» **Your task**:
Find the line with "What spatial distance", then retype it and each later line through the last, exactly. Leave out pictures.

[Records from a spatial question set]
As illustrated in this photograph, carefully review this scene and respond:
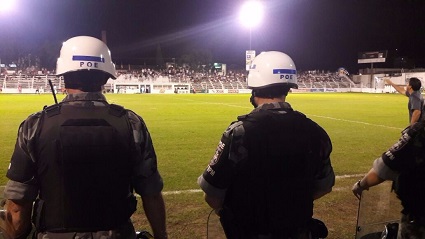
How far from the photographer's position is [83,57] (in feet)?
8.93

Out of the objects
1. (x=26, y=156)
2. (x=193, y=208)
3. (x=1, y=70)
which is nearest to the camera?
(x=26, y=156)

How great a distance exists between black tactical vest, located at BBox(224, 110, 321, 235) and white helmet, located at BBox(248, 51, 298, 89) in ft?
1.24

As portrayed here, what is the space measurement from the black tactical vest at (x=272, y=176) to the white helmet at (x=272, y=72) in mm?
377

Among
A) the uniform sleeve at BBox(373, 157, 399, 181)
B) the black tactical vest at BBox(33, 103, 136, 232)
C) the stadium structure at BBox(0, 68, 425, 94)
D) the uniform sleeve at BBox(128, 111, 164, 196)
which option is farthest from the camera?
the stadium structure at BBox(0, 68, 425, 94)

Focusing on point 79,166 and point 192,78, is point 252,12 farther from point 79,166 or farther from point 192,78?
point 192,78

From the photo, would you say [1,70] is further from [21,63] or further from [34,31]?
[34,31]

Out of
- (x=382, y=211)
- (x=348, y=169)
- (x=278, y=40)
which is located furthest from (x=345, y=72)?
(x=382, y=211)

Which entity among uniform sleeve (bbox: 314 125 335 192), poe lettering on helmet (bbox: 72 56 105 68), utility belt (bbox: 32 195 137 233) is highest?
poe lettering on helmet (bbox: 72 56 105 68)

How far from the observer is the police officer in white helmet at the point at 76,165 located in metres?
2.51

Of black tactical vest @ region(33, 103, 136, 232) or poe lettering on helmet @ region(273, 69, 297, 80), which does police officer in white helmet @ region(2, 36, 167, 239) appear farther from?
poe lettering on helmet @ region(273, 69, 297, 80)

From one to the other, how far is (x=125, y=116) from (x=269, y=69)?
1.20 m

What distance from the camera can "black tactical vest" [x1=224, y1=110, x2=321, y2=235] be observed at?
271cm

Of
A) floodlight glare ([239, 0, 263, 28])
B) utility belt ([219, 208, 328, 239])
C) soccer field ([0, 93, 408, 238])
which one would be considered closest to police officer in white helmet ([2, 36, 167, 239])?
utility belt ([219, 208, 328, 239])

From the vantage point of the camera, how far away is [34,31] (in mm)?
80062
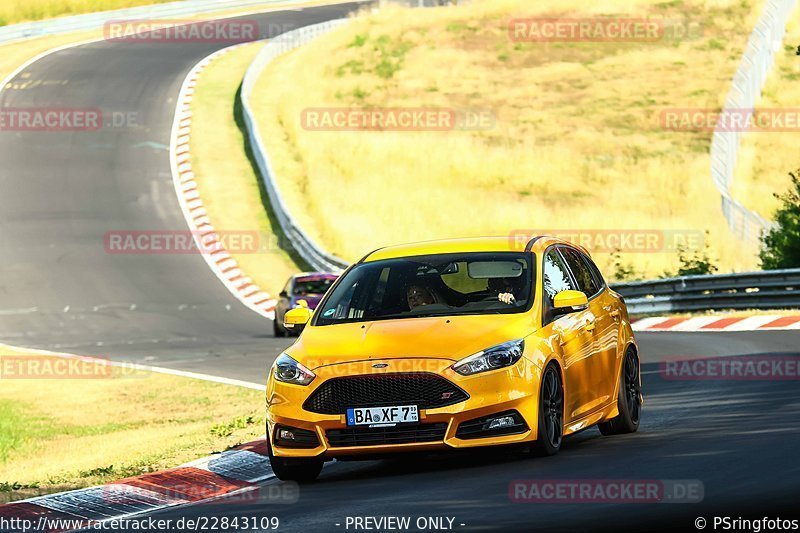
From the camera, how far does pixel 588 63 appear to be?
229ft

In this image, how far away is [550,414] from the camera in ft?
35.9

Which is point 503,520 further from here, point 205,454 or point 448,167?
point 448,167

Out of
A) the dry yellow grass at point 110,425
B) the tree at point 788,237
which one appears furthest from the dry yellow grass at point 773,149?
the dry yellow grass at point 110,425

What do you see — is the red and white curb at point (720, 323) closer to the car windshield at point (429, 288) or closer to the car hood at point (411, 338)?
the car windshield at point (429, 288)

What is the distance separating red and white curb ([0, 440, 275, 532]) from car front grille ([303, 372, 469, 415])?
0.82 meters

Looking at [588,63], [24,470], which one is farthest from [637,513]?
[588,63]

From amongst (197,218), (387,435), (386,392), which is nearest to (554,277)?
(386,392)

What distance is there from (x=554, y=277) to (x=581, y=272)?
85 cm

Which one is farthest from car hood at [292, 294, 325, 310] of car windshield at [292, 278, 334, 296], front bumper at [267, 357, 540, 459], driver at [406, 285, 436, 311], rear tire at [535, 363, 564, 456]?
front bumper at [267, 357, 540, 459]

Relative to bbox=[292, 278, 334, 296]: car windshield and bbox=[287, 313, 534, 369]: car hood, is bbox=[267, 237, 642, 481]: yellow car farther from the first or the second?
bbox=[292, 278, 334, 296]: car windshield

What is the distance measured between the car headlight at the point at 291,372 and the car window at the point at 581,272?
2747 mm

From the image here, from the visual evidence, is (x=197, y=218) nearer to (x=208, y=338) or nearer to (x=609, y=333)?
(x=208, y=338)

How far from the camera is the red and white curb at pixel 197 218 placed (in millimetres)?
36750

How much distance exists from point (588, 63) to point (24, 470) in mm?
57429
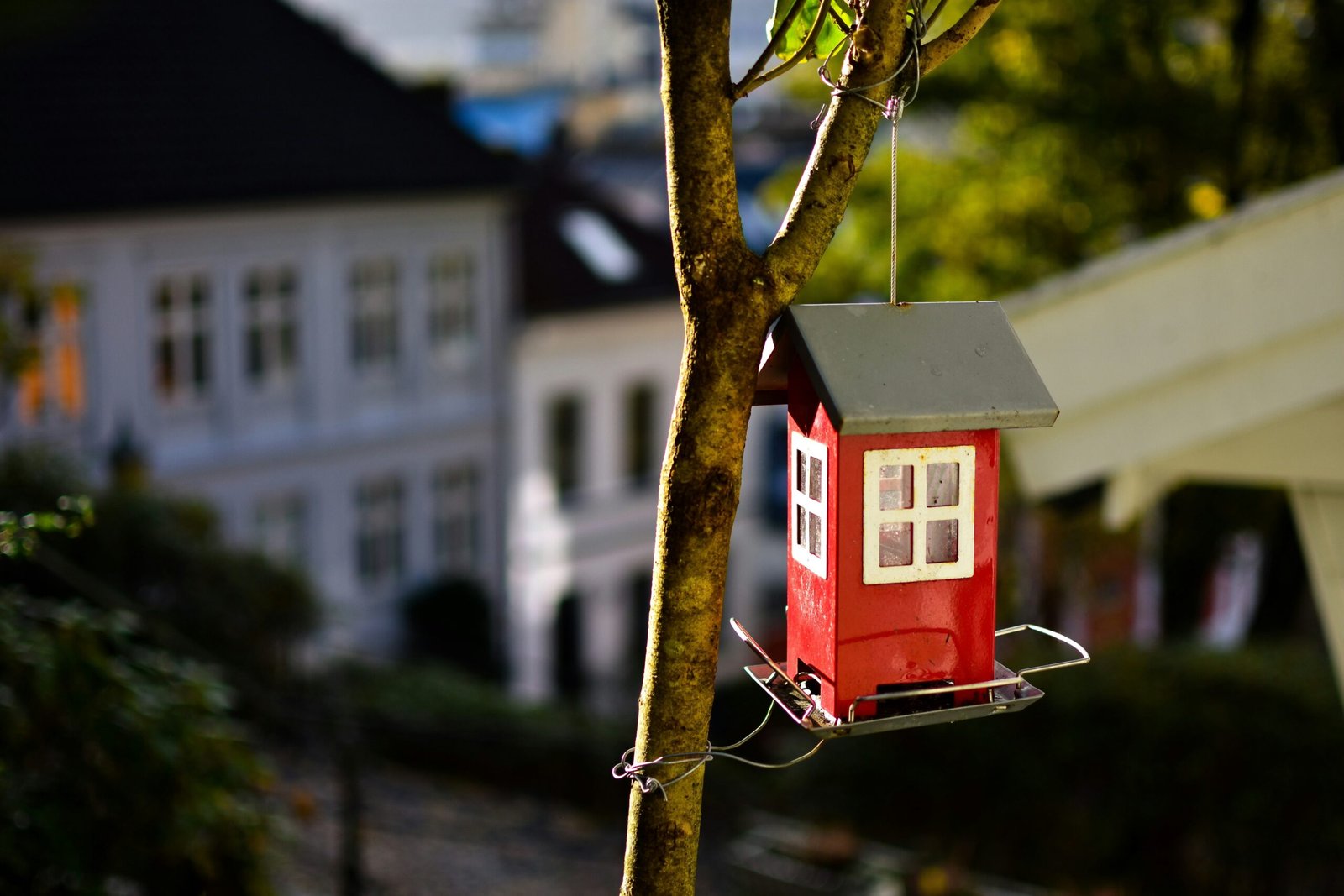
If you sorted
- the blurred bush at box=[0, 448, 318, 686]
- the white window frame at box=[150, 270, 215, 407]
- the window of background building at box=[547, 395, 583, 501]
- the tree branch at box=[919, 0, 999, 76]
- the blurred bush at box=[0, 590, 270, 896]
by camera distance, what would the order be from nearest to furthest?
the tree branch at box=[919, 0, 999, 76], the blurred bush at box=[0, 590, 270, 896], the blurred bush at box=[0, 448, 318, 686], the white window frame at box=[150, 270, 215, 407], the window of background building at box=[547, 395, 583, 501]

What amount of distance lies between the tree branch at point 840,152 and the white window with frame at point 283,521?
19.9 meters

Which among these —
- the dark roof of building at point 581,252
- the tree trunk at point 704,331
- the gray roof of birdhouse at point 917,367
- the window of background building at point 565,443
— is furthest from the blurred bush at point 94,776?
the window of background building at point 565,443

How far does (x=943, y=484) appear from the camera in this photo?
2570 millimetres

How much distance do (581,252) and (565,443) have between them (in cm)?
337

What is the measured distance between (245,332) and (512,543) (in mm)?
5679

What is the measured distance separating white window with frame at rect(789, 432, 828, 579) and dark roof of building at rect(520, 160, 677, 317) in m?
21.8

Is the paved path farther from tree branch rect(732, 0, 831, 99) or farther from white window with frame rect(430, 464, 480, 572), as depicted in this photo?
white window with frame rect(430, 464, 480, 572)

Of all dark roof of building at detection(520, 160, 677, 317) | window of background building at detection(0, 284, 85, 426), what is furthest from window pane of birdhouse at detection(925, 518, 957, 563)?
dark roof of building at detection(520, 160, 677, 317)

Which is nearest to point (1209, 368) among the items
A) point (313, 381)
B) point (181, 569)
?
point (181, 569)

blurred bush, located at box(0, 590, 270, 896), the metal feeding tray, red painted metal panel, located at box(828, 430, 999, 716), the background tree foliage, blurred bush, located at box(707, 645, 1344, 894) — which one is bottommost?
blurred bush, located at box(707, 645, 1344, 894)

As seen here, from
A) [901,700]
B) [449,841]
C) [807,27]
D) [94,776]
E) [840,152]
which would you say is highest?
[807,27]

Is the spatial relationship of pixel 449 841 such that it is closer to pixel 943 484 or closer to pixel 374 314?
pixel 943 484

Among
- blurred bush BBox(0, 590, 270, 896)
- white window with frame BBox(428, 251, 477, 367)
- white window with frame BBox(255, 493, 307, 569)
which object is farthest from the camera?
white window with frame BBox(428, 251, 477, 367)

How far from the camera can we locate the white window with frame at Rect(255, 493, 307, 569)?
21516mm
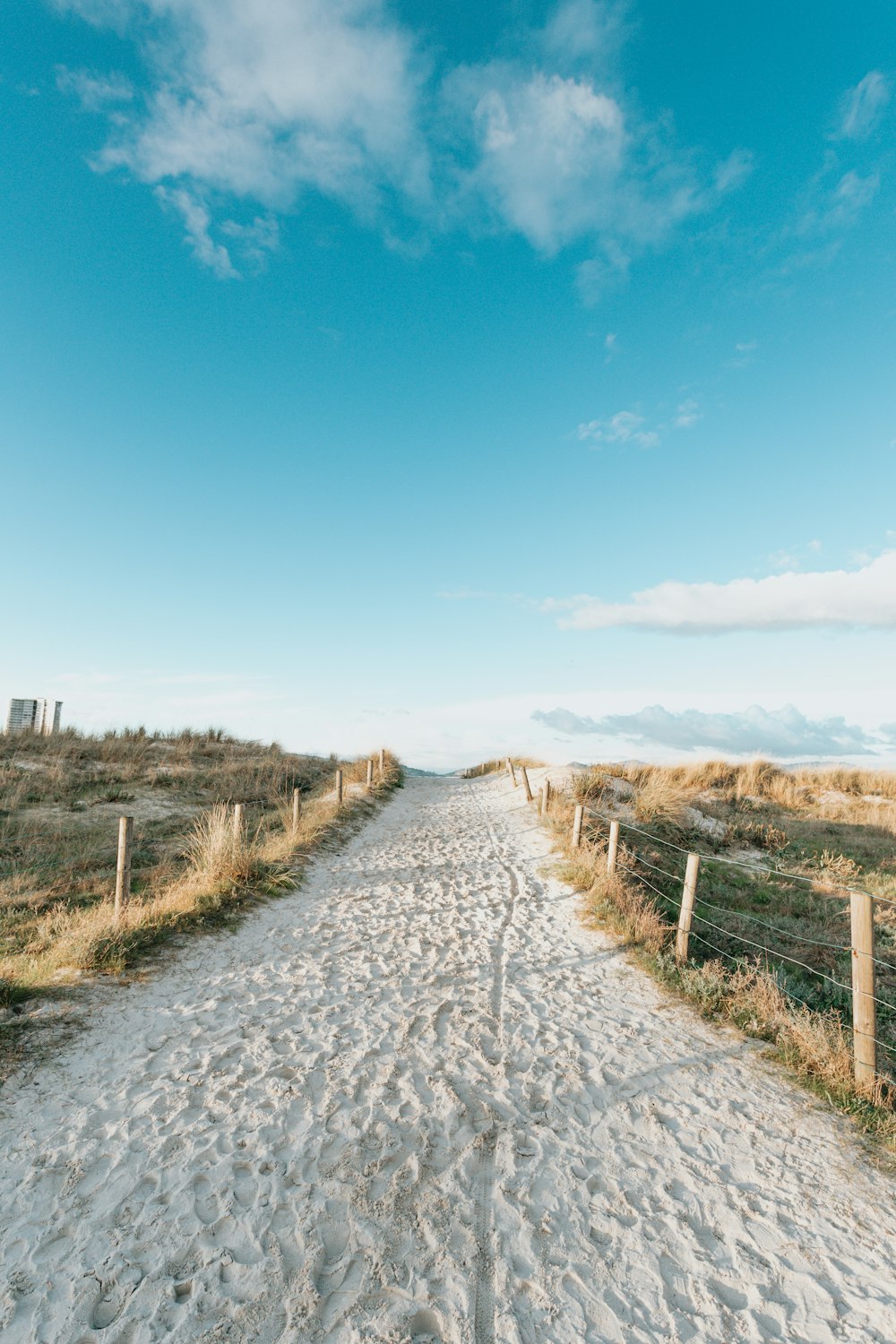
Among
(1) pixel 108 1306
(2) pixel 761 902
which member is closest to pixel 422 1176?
(1) pixel 108 1306

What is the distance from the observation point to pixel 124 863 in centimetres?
818

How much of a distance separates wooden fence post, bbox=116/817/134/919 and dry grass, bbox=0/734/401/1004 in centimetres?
25

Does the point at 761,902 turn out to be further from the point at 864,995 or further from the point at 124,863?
the point at 124,863

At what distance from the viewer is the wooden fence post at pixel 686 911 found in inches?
289

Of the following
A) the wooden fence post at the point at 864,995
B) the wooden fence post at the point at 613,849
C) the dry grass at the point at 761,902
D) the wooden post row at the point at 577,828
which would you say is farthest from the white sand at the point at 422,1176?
the wooden post row at the point at 577,828

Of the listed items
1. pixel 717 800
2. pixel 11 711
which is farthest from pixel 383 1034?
pixel 11 711

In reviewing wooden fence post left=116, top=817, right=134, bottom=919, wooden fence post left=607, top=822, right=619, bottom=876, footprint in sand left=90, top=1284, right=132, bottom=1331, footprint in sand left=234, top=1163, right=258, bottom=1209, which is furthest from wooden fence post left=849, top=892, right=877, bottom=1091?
wooden fence post left=116, top=817, right=134, bottom=919

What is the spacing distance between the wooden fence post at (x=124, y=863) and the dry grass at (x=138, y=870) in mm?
253

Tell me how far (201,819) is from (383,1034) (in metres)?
12.2

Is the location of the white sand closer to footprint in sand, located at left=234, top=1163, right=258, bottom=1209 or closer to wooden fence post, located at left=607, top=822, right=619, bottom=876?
footprint in sand, located at left=234, top=1163, right=258, bottom=1209

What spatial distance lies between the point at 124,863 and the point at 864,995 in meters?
8.21

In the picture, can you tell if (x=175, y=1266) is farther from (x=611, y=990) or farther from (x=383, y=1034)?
(x=611, y=990)

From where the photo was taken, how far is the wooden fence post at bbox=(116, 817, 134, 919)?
26.2 feet

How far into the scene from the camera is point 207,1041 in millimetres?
5250
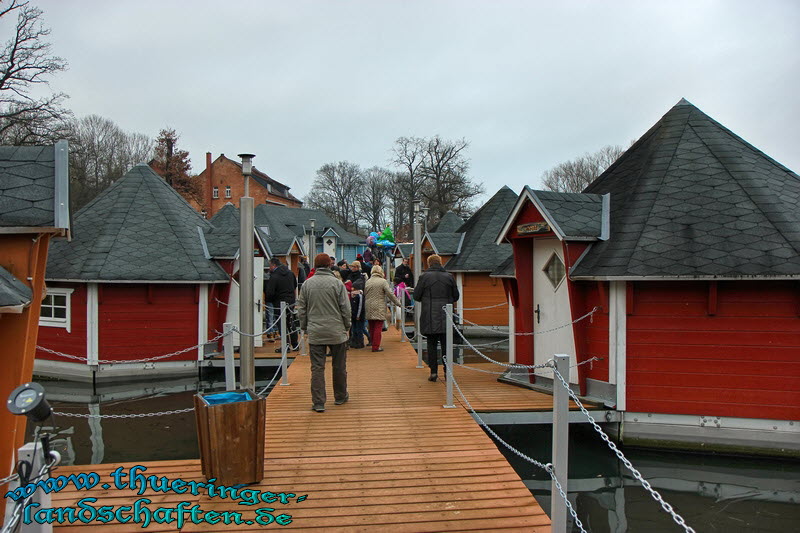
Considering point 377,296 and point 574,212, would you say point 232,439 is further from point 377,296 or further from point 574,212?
point 377,296

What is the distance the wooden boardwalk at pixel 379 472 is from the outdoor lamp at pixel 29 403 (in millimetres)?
1575

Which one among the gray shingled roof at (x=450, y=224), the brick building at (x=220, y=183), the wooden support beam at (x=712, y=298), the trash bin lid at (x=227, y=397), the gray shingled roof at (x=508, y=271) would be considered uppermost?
the brick building at (x=220, y=183)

» **Final result**:
What spatial distance lies between the point at 124,863 and the point at 864,995 in meters?
8.21

In the picture, can you tell if (x=175, y=1266) is farther from (x=611, y=990) or farther from (x=383, y=1034)?
(x=611, y=990)

From where the photo was taken, how far is the wooden fence post at bbox=(116, 817, 134, 919)?
26.2 feet

How far into the scene from the camera is point 207,1041 in millimetres?
5250
Considering point 377,296 and point 574,212, would you say point 232,439 is further from point 377,296 or further from point 574,212?
point 377,296

What is the distance the wooden boardwalk at pixel 379 472 is from the outdoor lamp at pixel 29 403 (in millimetres)?
1575

Which one among the gray shingled roof at (x=450, y=224), the brick building at (x=220, y=183), the wooden support beam at (x=712, y=298), the trash bin lid at (x=227, y=397), the gray shingled roof at (x=508, y=271) would be considered uppermost?
the brick building at (x=220, y=183)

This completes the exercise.